The emergence of Gen Z as a market force has complicated this approach. Biologically predisposed to risk – the prefrontal cortex, which modulates impulse, doesn’t fully develop until the mid-twenties – this cohort naturally gravitates toward high leverage and crypto.

ESMA’s solution is to offer more straightforward products like ETFs. It feels like placing a garden salad next to a bucket of extra-crispy fried chicken on a buffet. The salad is objectively better for you, but it doesn't provide the dopamine hit the diner came for.

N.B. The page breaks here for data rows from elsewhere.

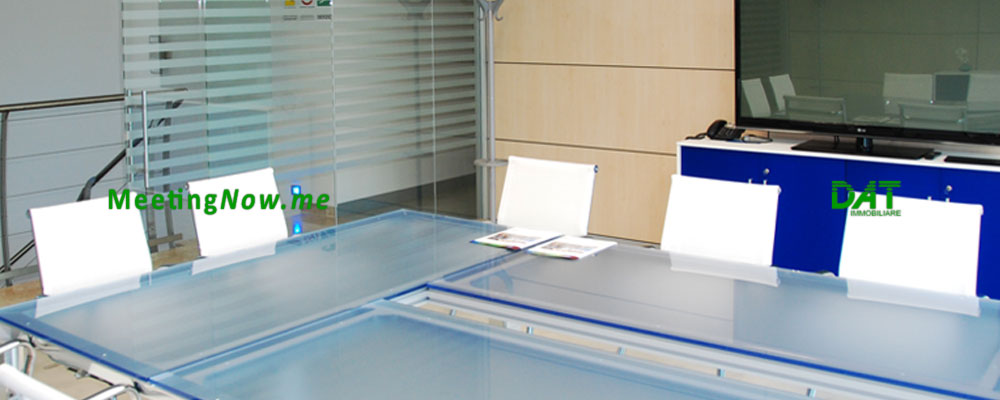 MeetingNow meeting room Milan Cairate Varese Malpensa, Cassano Magnago, Gallarate, Italy, Crystal table, maxi tv hdmi monitor vga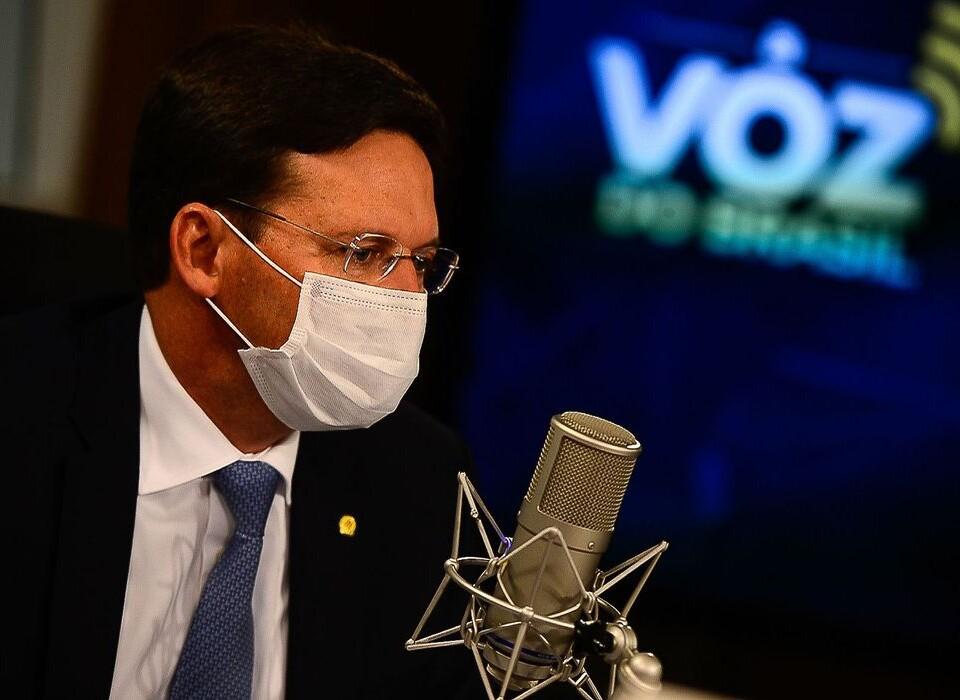 O ministro da Cidadania, João Roma, participa do programa A Voz do Brasil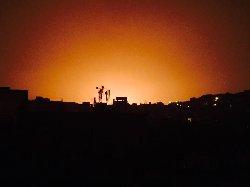 حريق بمنشآت نفطية بتعز yp19-07-2015-779988-thumb2.jpg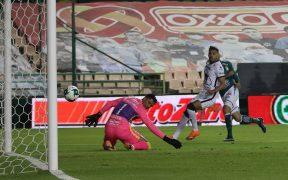 Lillini defendió y justificó la alineación de Talavera en la Final ante León. Aqui recibe el 1-0. Foto: EFE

“As an investor, having a diversified portfolio makes sense, right? Having asset classes that are not perfectly correlated,” Theocharides says. “And for that to happen, you have to give them choices, but, equally important, to improve their level of understanding of the capital markets.”

Still, this might ignore another reason young people gravitate towards riskier instruments: as median income has detached from wealth generation, waiting patiently for the compounding effects of an ETF no longer seems appetising.

The data also suggest a darker outcome.

According to an FM Intelligence Report for Q2 2025, the global retail FX/CFD industry recorded average monthly volumes exceeding US$30 trillion, but most of the action was happening outside the EU or even the UK.

The bulk is coming from Asian markets and other jurisdictions where the regulatory touch is light and offshore entities find a hospitable refuge.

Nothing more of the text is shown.